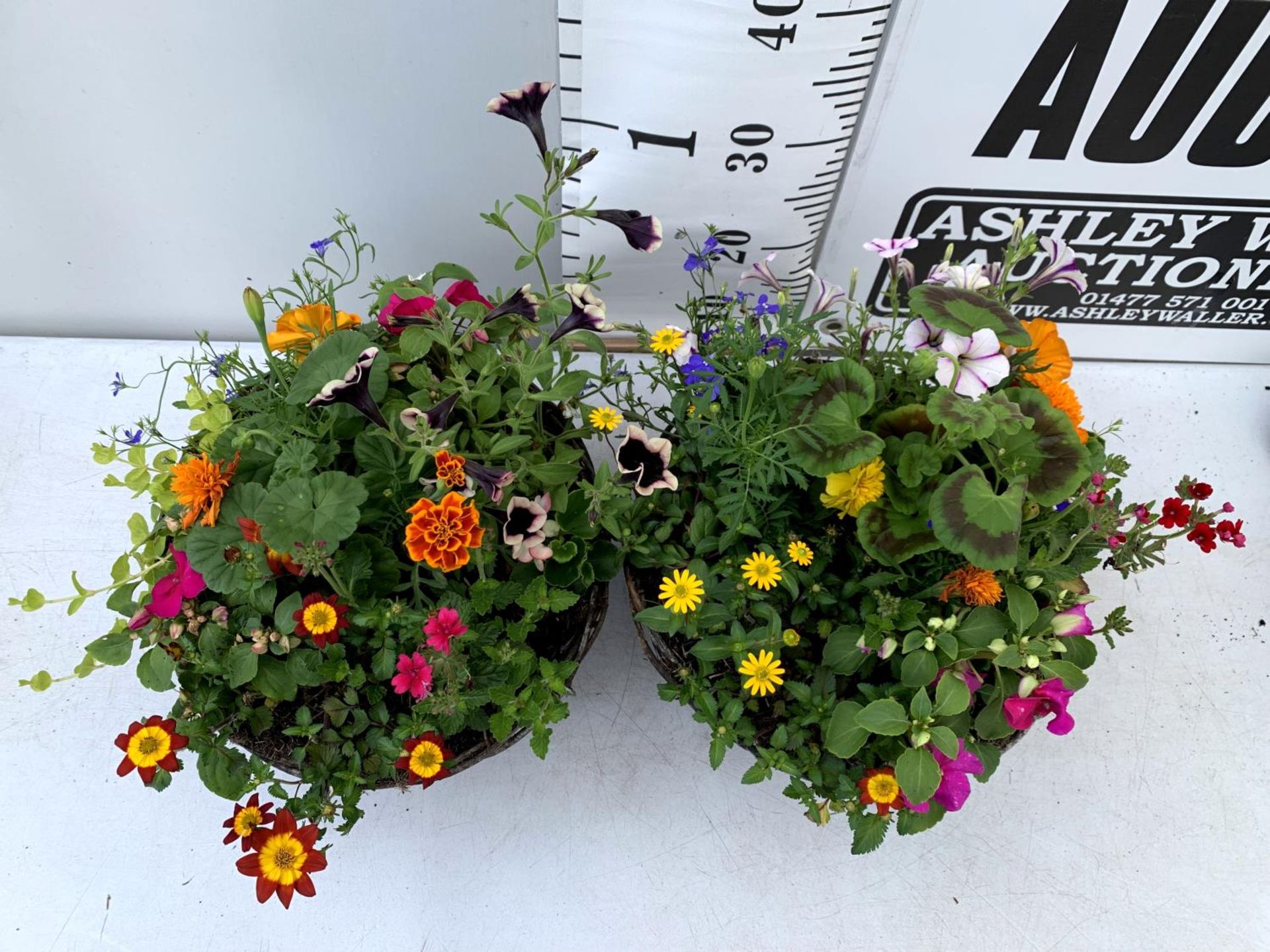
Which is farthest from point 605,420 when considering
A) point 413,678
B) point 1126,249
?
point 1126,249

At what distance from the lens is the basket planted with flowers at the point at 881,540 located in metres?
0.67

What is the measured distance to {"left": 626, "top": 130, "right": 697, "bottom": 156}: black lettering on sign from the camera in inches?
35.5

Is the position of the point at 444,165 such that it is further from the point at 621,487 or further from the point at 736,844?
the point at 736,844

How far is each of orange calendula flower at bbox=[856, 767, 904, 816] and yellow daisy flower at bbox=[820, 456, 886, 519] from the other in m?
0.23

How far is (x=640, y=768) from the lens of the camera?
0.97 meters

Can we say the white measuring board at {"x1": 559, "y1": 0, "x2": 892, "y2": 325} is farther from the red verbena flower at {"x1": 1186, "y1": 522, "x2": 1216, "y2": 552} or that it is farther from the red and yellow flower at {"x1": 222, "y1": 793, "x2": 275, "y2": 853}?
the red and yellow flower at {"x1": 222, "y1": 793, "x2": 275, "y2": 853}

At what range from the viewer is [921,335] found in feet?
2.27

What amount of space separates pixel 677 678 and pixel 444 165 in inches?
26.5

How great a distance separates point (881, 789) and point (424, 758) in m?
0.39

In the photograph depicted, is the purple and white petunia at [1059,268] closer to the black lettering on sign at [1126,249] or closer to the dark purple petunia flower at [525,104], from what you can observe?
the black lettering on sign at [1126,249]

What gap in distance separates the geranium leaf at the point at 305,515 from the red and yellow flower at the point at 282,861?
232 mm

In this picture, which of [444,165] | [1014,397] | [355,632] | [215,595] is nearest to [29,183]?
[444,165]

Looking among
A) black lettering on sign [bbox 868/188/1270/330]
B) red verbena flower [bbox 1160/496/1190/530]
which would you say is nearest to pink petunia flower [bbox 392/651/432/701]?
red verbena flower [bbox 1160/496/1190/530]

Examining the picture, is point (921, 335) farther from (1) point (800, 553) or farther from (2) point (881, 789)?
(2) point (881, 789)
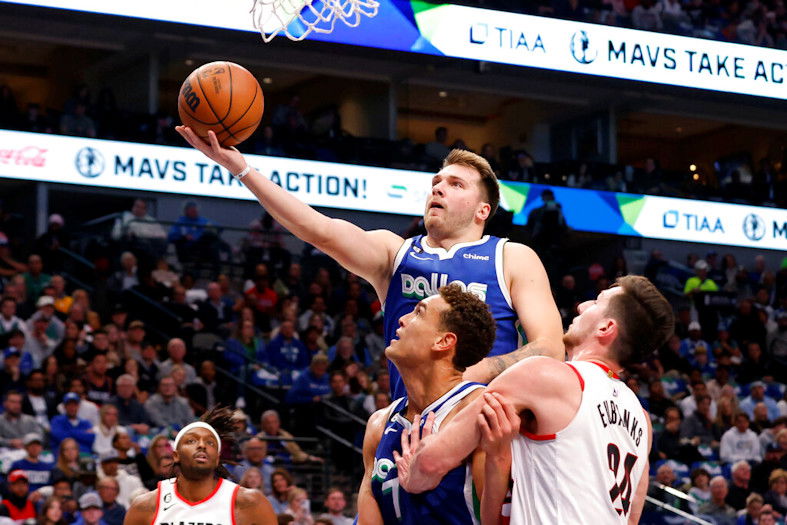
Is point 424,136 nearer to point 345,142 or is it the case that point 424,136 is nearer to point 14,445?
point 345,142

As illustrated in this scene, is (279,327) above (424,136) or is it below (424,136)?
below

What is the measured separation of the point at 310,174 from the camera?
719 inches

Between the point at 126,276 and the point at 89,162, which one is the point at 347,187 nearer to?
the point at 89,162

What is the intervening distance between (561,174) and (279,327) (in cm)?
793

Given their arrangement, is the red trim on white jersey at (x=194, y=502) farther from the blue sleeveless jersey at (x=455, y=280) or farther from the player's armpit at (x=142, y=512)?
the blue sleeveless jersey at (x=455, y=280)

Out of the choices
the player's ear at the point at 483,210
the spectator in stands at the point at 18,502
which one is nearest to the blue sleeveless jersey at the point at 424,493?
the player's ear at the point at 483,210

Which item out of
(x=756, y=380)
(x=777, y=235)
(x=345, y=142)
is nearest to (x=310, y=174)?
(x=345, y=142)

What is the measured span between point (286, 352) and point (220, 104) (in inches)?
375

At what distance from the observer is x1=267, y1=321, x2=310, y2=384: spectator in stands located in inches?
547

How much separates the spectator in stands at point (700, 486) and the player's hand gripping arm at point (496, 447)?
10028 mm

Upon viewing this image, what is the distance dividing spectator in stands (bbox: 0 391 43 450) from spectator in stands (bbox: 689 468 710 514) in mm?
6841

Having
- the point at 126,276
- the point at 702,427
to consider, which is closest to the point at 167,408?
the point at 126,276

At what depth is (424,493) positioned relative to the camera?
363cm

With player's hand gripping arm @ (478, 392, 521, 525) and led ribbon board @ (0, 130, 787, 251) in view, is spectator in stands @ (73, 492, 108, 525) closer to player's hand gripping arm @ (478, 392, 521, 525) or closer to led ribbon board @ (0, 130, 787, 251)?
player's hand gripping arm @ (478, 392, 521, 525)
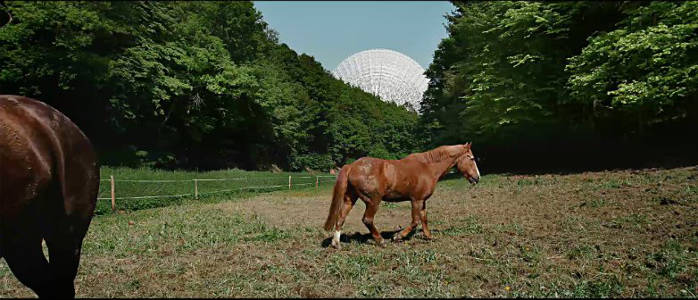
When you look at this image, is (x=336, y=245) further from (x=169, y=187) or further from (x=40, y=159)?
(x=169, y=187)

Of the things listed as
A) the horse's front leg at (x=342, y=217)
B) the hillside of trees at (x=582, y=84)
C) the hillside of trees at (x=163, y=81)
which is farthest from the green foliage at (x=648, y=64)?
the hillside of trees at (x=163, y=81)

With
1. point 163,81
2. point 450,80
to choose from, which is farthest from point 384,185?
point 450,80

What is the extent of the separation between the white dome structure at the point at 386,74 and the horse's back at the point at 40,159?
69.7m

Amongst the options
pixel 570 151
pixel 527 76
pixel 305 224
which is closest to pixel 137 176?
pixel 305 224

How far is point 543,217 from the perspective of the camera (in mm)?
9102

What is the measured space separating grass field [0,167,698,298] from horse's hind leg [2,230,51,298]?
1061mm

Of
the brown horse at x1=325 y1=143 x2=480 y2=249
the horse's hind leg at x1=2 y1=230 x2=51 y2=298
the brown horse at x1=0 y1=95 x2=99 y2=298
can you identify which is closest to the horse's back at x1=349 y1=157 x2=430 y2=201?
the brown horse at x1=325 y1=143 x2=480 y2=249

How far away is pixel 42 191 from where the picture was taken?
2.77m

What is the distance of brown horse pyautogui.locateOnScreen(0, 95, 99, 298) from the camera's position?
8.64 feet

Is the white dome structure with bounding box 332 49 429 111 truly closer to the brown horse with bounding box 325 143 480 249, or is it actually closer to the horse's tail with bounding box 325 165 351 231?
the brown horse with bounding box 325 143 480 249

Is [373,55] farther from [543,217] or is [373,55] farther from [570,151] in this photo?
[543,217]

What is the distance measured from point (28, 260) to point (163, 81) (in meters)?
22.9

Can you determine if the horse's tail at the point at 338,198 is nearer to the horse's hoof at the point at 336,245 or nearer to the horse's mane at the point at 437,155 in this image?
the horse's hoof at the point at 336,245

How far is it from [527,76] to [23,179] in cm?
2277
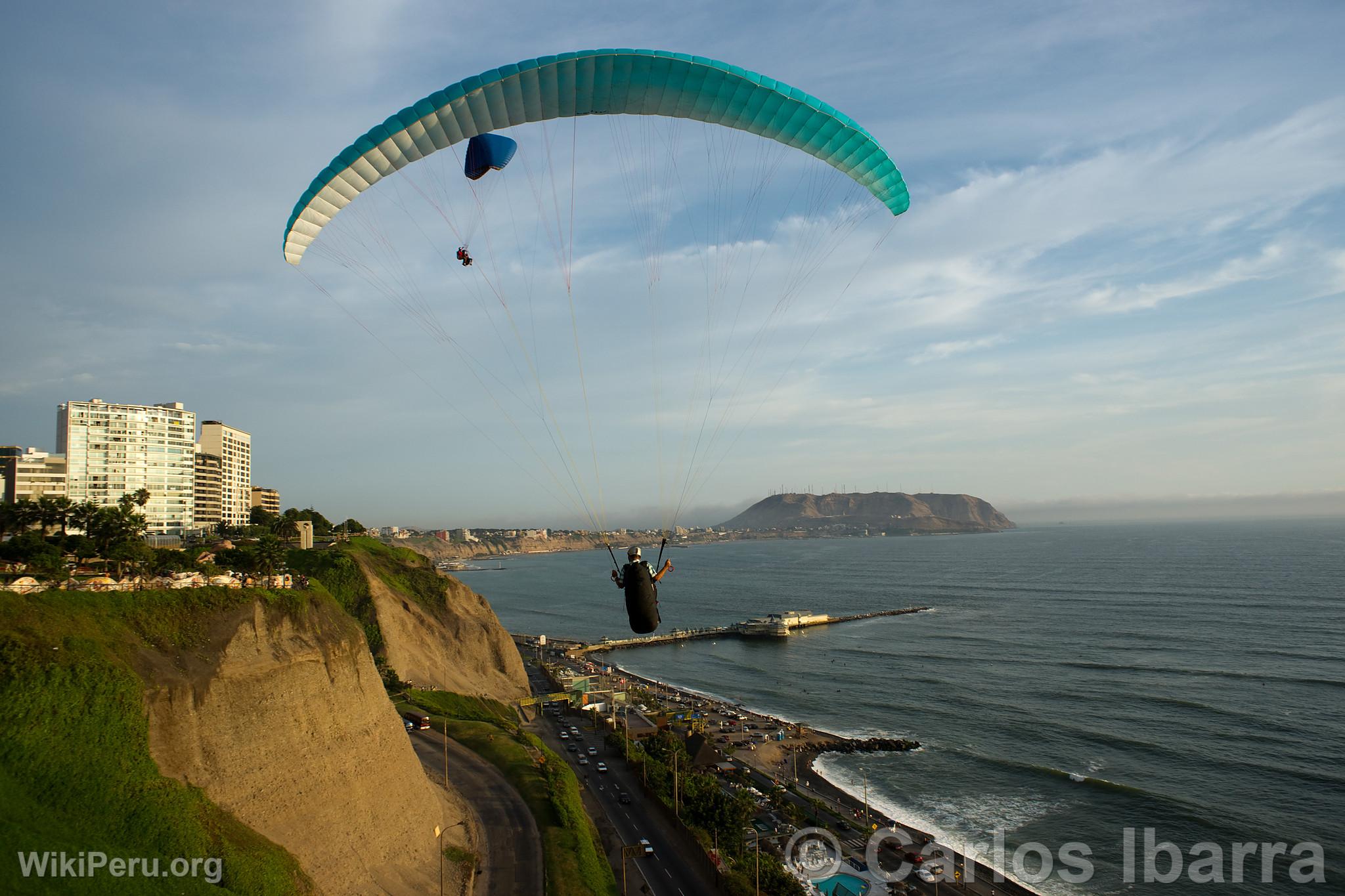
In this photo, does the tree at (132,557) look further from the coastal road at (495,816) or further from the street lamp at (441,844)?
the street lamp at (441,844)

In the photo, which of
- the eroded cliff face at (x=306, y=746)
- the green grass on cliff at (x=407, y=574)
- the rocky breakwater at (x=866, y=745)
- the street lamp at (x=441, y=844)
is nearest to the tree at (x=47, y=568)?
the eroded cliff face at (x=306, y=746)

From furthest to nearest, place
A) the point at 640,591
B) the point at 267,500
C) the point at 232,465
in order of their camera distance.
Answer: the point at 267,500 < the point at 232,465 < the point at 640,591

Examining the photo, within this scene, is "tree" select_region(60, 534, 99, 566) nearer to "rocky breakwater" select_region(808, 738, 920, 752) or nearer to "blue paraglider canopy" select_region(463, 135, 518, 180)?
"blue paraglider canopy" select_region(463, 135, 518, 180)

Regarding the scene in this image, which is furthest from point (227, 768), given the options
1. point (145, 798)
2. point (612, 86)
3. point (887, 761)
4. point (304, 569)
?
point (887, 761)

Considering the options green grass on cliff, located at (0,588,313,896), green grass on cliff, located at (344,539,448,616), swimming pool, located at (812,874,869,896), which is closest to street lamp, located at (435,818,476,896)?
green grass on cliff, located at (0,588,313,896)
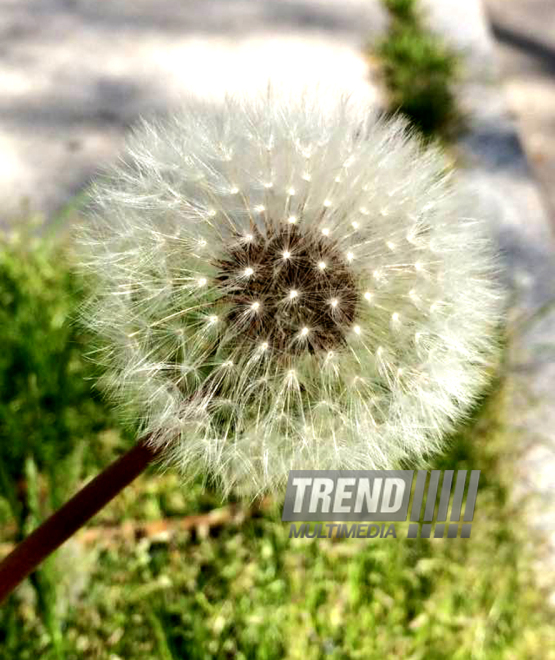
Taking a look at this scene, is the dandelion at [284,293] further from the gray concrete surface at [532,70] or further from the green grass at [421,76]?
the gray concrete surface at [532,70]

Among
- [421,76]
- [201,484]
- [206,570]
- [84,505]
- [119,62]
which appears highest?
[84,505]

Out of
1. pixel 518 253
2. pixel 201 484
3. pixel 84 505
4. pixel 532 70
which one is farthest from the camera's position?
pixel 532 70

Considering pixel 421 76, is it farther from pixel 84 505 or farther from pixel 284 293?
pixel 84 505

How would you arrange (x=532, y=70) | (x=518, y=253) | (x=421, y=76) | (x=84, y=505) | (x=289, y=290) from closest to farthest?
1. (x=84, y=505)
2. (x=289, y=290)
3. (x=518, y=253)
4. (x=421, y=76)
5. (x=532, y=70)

- _Request_: Copy out every line of the material above exactly, skipping the pictures.

- _Answer to this task_:
Which is farthest from point 605,420 when considering
A) point 413,678
B) point 1126,249
?
point 1126,249

At what distance from the lens is the basket planted with flowers at the point at 881,540 located in metres?
0.67

What is the measured distance to {"left": 626, "top": 130, "right": 697, "bottom": 156}: black lettering on sign from the camera in inches?
35.5

Is the position of the point at 444,165 such that it is further from the point at 621,487 or further from the point at 736,844?
the point at 736,844

How far is each of orange calendula flower at bbox=[856, 767, 904, 816] and yellow daisy flower at bbox=[820, 456, 886, 519] from the other in m?
0.23

How far is (x=640, y=768) from the lens of the camera?
0.97 meters

Can we say the white measuring board at {"x1": 559, "y1": 0, "x2": 892, "y2": 325} is farther from the red verbena flower at {"x1": 1186, "y1": 522, "x2": 1216, "y2": 552} or that it is farther from the red and yellow flower at {"x1": 222, "y1": 793, "x2": 275, "y2": 853}?
the red and yellow flower at {"x1": 222, "y1": 793, "x2": 275, "y2": 853}

At what range from the viewer is [921,335] found in feet?
2.27

What amount of space separates pixel 677 678 and pixel 444 165 in inches?
26.5

How great a distance separates point (881, 789) and point (424, 758) in m?
0.39

In the photograph depicted, is the purple and white petunia at [1059,268] closer to the black lettering on sign at [1126,249] or closer to the dark purple petunia flower at [525,104], from what you can observe?
the black lettering on sign at [1126,249]

What gap in distance separates the geranium leaf at the point at 305,515 from the red and yellow flower at the point at 282,861?
232 mm

In this picture, which of [444,165] | [1014,397] | [355,632] | [215,595] is nearest to [29,183]?
[444,165]

Looking among
A) black lettering on sign [bbox 868/188/1270/330]
B) red verbena flower [bbox 1160/496/1190/530]
which would you say is nearest to pink petunia flower [bbox 392/651/432/701]?
red verbena flower [bbox 1160/496/1190/530]

Examining the picture, is point (921, 335) farther from (1) point (800, 553) or farther from (2) point (881, 789)?
(2) point (881, 789)
Is point 424,136 nearer to point 345,142 or is it the case that point 424,136 is nearer to point 14,445?
point 345,142

As illustrated in this scene, is (279,327) above (424,136) or is it below (424,136)?
below

What is the measured separation of the point at 310,174 from the camera?
719 inches

Between the point at 126,276 and the point at 89,162, which one is the point at 347,187 nearer to?
the point at 89,162

What is the intervening distance between (561,174) and (279,327) (in cm)?
793

Given their arrangement, is the red trim on white jersey at (x=194, y=502) farther from the blue sleeveless jersey at (x=455, y=280) or farther from the player's armpit at (x=142, y=512)?
the blue sleeveless jersey at (x=455, y=280)

Out of the choices
the player's ear at the point at 483,210
the spectator in stands at the point at 18,502
which one is nearest to the blue sleeveless jersey at the point at 424,493?
the player's ear at the point at 483,210

Which item out of
(x=756, y=380)
(x=777, y=235)
(x=345, y=142)
is nearest to (x=310, y=174)?
(x=345, y=142)

What is the measured span between point (286, 352) and point (220, 104) (in inches)?
375

At what distance from the observer is x1=267, y1=321, x2=310, y2=384: spectator in stands located in inches?
547

How much separates the spectator in stands at point (700, 486) and the player's hand gripping arm at point (496, 447)?
10028 mm

Upon viewing this image, what is the distance dividing spectator in stands (bbox: 0 391 43 450) from spectator in stands (bbox: 689 468 710 514) in mm?
6841

Having
- the point at 126,276
- the point at 702,427
to consider, which is closest to the point at 167,408?
the point at 126,276

At what depth is (424,493) positioned relative to the camera?
363cm

With player's hand gripping arm @ (478, 392, 521, 525) and led ribbon board @ (0, 130, 787, 251) in view, is spectator in stands @ (73, 492, 108, 525) closer to player's hand gripping arm @ (478, 392, 521, 525) or closer to led ribbon board @ (0, 130, 787, 251)?
player's hand gripping arm @ (478, 392, 521, 525)
When you look at this image, is (x=336, y=245) further from (x=169, y=187) or further from (x=40, y=159)?
(x=169, y=187)

Of the things listed as
A) the horse's front leg at (x=342, y=217)
B) the hillside of trees at (x=582, y=84)
C) the hillside of trees at (x=163, y=81)
which is farthest from the green foliage at (x=648, y=64)?
the hillside of trees at (x=163, y=81)

With
1. point 163,81
2. point 450,80
to choose from, which is farthest from point 384,185?
point 450,80

What is the extent of the separation between the white dome structure at the point at 386,74 and the horse's back at the point at 40,159?
69.7m

Amongst the options
pixel 570 151
pixel 527 76
pixel 305 224
which is closest to pixel 137 176?
pixel 305 224

How far is point 543,217 from the perspective of the camera (in mm)?
9102

What is the measured space separating grass field [0,167,698,298] from horse's hind leg [2,230,51,298]?
1061mm

Of
the brown horse at x1=325 y1=143 x2=480 y2=249
the horse's hind leg at x1=2 y1=230 x2=51 y2=298
the brown horse at x1=0 y1=95 x2=99 y2=298
can you identify which is closest to the horse's back at x1=349 y1=157 x2=430 y2=201?
the brown horse at x1=325 y1=143 x2=480 y2=249

How far away is pixel 42 191 from where the picture was taken?
2.77m

What is the distance of brown horse pyautogui.locateOnScreen(0, 95, 99, 298) from the camera's position?
8.64 feet

Is the white dome structure with bounding box 332 49 429 111 truly closer to the brown horse with bounding box 325 143 480 249, or is it actually closer to the horse's tail with bounding box 325 165 351 231?
the brown horse with bounding box 325 143 480 249

Is [373,55] farther from [543,217] or is [373,55] farther from [570,151] in this photo?
[543,217]

What is the distance measured from point (28, 260) to point (163, 81) (in meters)?
22.9

Can you determine if the horse's tail at the point at 338,198 is nearer to the horse's hoof at the point at 336,245 or nearer to the horse's mane at the point at 437,155 in this image?
the horse's hoof at the point at 336,245

How far is it from [527,76] to [23,179] in cm?
2277
In this photo, does the tree at (132,557) look further from the coastal road at (495,816) or further from the street lamp at (441,844)?
the street lamp at (441,844)

In the photo, which of
- the eroded cliff face at (x=306, y=746)
- the green grass on cliff at (x=407, y=574)
- the rocky breakwater at (x=866, y=745)
- the street lamp at (x=441, y=844)
is nearest to the tree at (x=47, y=568)?
the eroded cliff face at (x=306, y=746)

From furthest to nearest, place
A) the point at 640,591
B) the point at 267,500
C) the point at 232,465
in order of their camera distance.
Answer: the point at 267,500 < the point at 232,465 < the point at 640,591

Examining the photo, within this scene, is "tree" select_region(60, 534, 99, 566) nearer to "rocky breakwater" select_region(808, 738, 920, 752) or nearer to "blue paraglider canopy" select_region(463, 135, 518, 180)?
"blue paraglider canopy" select_region(463, 135, 518, 180)

Regarding the scene in this image, which is furthest from point (227, 768), given the options
1. point (145, 798)
2. point (612, 86)
3. point (887, 761)
4. point (304, 569)
?
point (887, 761)

Considering the options green grass on cliff, located at (0,588,313,896), green grass on cliff, located at (344,539,448,616), swimming pool, located at (812,874,869,896), which is closest to street lamp, located at (435,818,476,896)?
green grass on cliff, located at (0,588,313,896)
Taking a look at this scene, is the dandelion at [284,293] further from the gray concrete surface at [532,70] or further from the green grass at [421,76]?
the gray concrete surface at [532,70]

Among
- [421,76]
- [201,484]
- [206,570]
- [84,505]
- [119,62]
which appears highest?
[84,505]

Out of
1. pixel 518 253
2. pixel 201 484
3. pixel 84 505
4. pixel 532 70
which one is farthest from the camera's position?
pixel 532 70

Considering pixel 421 76, is it farther from pixel 84 505 or farther from pixel 284 293?
pixel 84 505

How would you arrange (x=532, y=70) | (x=518, y=253) | (x=421, y=76) | (x=84, y=505) | (x=289, y=290) from closest to farthest?
1. (x=84, y=505)
2. (x=289, y=290)
3. (x=518, y=253)
4. (x=421, y=76)
5. (x=532, y=70)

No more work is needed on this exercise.